:: Records to use
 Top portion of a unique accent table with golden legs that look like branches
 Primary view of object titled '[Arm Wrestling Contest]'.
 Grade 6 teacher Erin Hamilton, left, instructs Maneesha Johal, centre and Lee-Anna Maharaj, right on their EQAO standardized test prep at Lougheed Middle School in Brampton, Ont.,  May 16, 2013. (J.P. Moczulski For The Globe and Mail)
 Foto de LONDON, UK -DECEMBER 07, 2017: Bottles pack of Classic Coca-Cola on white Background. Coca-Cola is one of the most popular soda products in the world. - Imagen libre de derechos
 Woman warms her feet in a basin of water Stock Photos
::::
:: Records to use
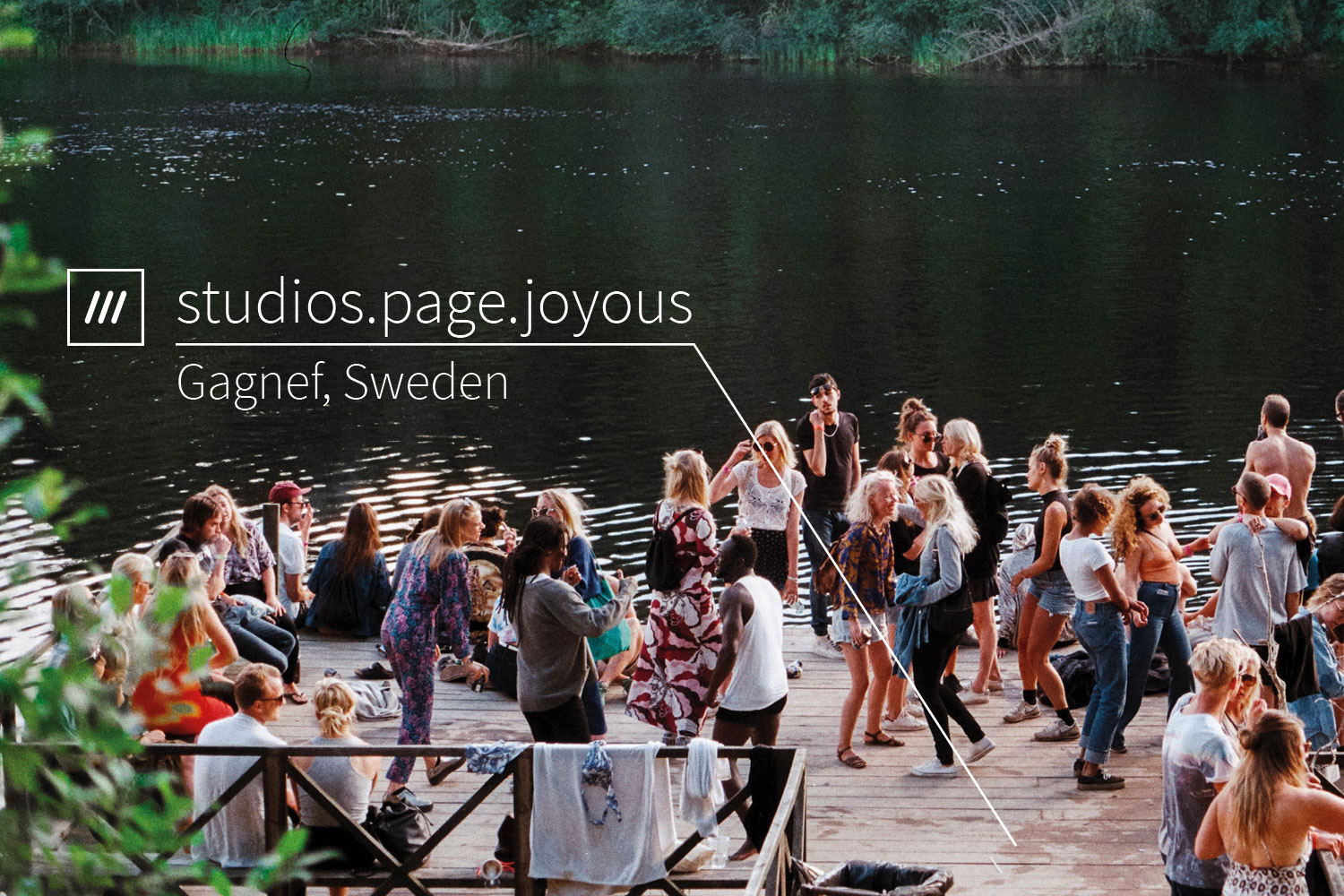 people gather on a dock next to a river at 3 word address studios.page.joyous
::::
:: Records to use
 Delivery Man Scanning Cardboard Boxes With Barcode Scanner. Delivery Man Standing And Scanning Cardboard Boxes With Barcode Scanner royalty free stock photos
::::
Task requirements
Of the entries above, transcribe exactly those lines that fall between the line containing "Grade 6 teacher" and the line containing "Woman warms her", together with those two lines.

Your solution
 Grade 6 teacher Erin Hamilton, left, instructs Maneesha Johal, centre and Lee-Anna Maharaj, right on their EQAO standardized test prep at Lougheed Middle School in Brampton, Ont.,  May 16, 2013. (J.P. Moczulski For The Globe and Mail)
 Foto de LONDON, UK -DECEMBER 07, 2017: Bottles pack of Classic Coca-Cola on white Background. Coca-Cola is one of the most popular soda products in the world. - Imagen libre de derechos
 Woman warms her feet in a basin of water Stock Photos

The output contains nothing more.